No request was made on O’Brien’s behalf, prior to the jury retiring to consider its verdict, to request a ‘specific verdict’, nor was the matter the subject of any requisitio­n.

Mr Justice Mahon said O’Brien was charged with and tried for specific offences and clear verdicts were returned in respect of each. He had also been found guilty of possessing a firearm with intent to endanger life on the same occasion.

‘A requiremen­t that a jury should, in effect, give reasons for, or explain its verdict is impractica­l and a recipe for enormous difficulty,’ Mr Justice Mahon said.

‘ The secrecy of the manner in which a jury conducts its deliberati­ons has long been a hallmark of our criminal legal system’.

As there was no basis to support the argument that the jury ought to have been asked for a detailed explanatio­n as to the breakdown of its verdict, any such lack of detail could not undermine the verdict, Mr Justice Mahon, who sat with Mr Justice George Birmingham and Mr Justice John Edwards said in dismissing the appeal.

Dismissing all other grounds, Mr Justice Mahon said the court was satisfied O’Brien was lawfully arrested and there was no de-facto arrest or detention beforehand.
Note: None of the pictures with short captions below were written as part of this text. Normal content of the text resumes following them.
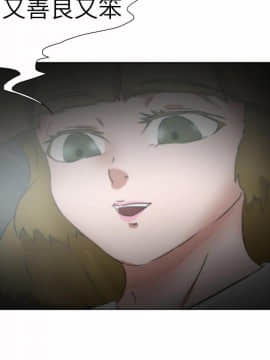 好朋友的女朋友1-57話[完結]_51_1557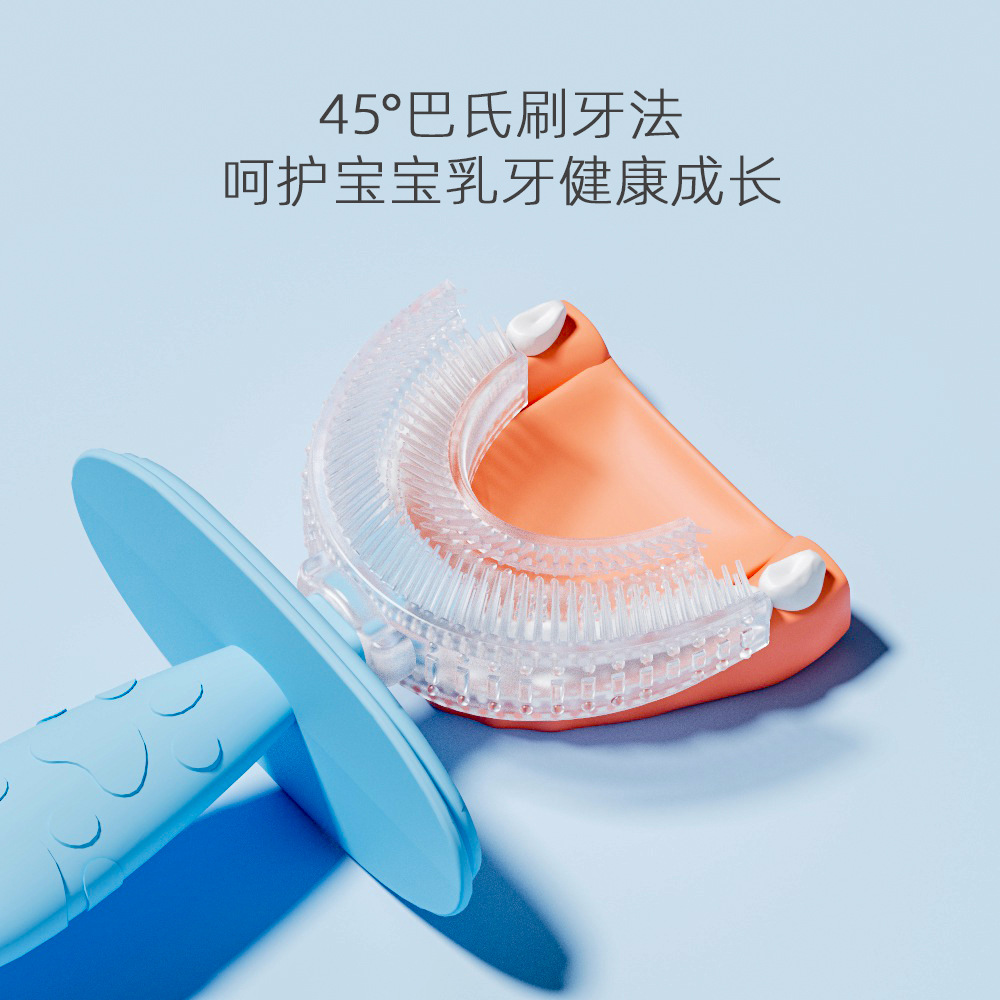 Nuevo manual para niños cepillo de dientes en forma de U bebé cepillo de dientes de silicona líquida que contiene limpieza oral cepillado artefacto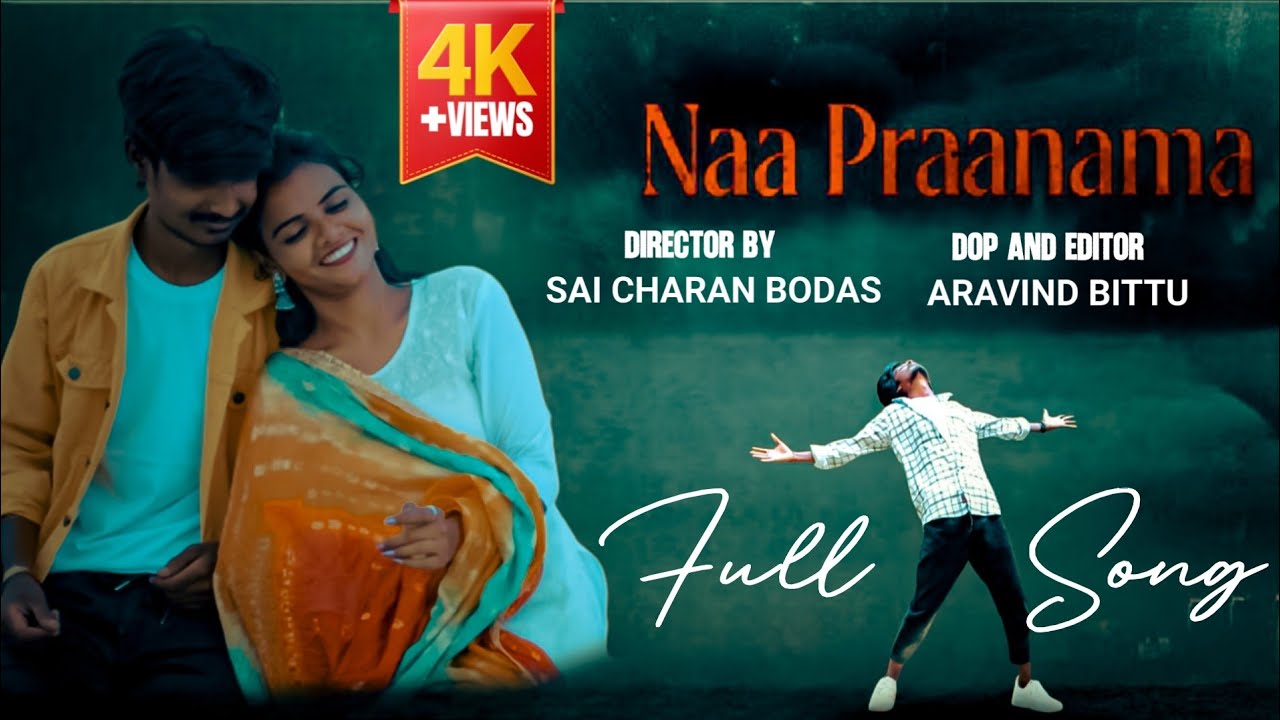  Full song Naa Praanama cover song| SAI CHARAN BODAS|ARAVIND BITTU 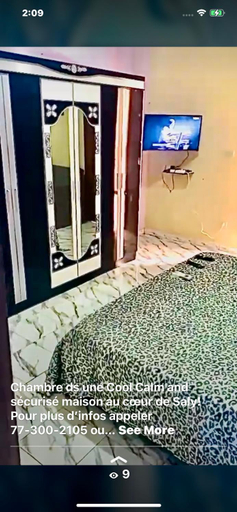 Others 5, LaFina Inn, Mbour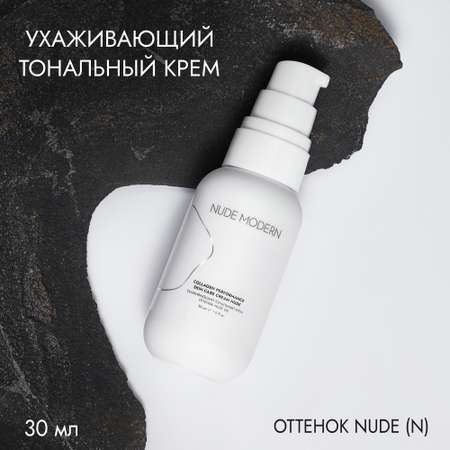 Тональный крем NUDE MODERN nude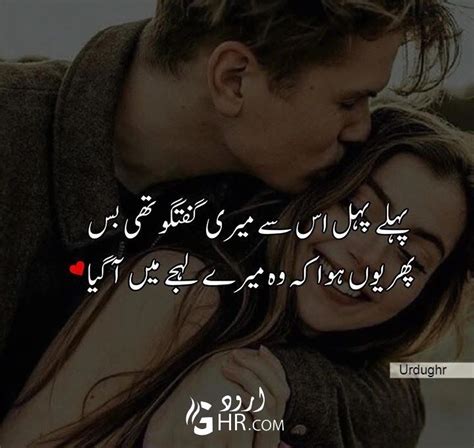 Best Romantic Shayari In Urdu Love Shayari Urdu In 2020 Romantic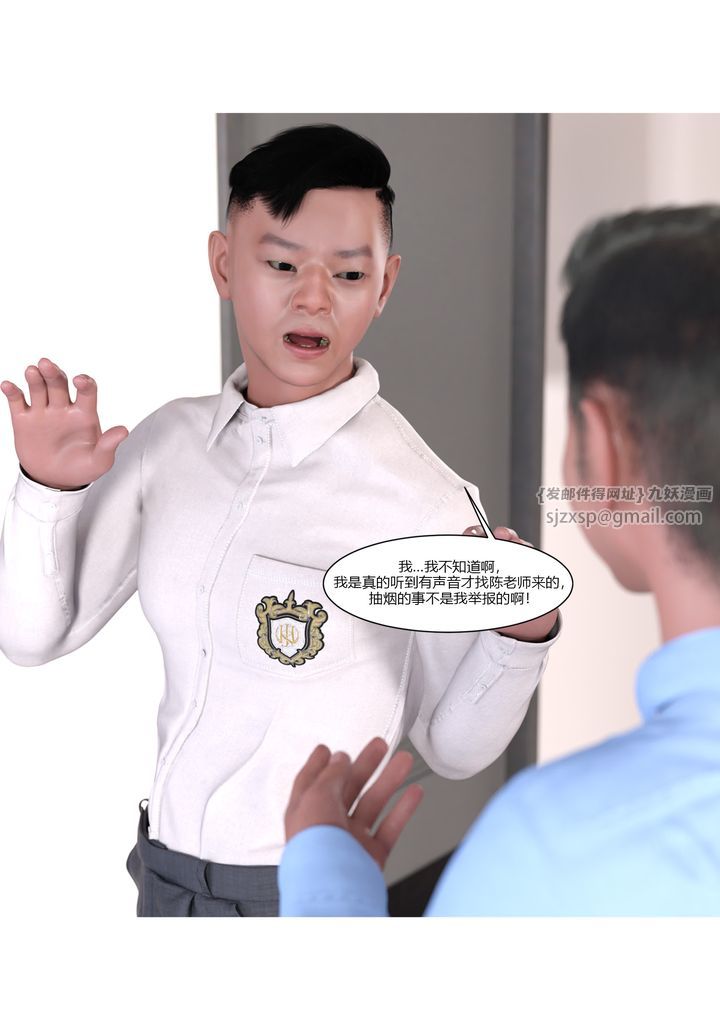 《[3D][Ackerman]我的妈妈被损友穿上了》漫画最新章节第06话免费下拉式在线观看章节第【80】张图片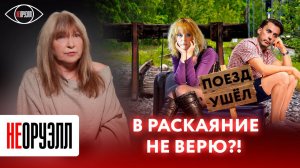 Екатерина Семенова: о предателях, раскаянии и чего испугались уехавшие из России Пугачева и Галкин?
Furthermor­e, the property was in fact his sister’s and he did not ordinarily reside there.

Mr Justice Mahon said the trial judge had made it abundantly clear that O’Brien, according to the prosecutio­n, was the gunman who killed the deceased but that he wasn’t acting alone.

In all the circumstan­ces, there was little more the trial judge could have said. If there could have been any criticism of the trial judges charge – and the Court of Appeal did not believe there could have been – it was that the judge’s charge unduly favoured the defence.

Finally, the trial judge was entitled to rule that a senior consultant engineer for Villacom, with whom O2 Telefonica Ireland had a service agreement, was properly authorised to assemble and disclose certain mobile phone data, Mr Justice Mahon said.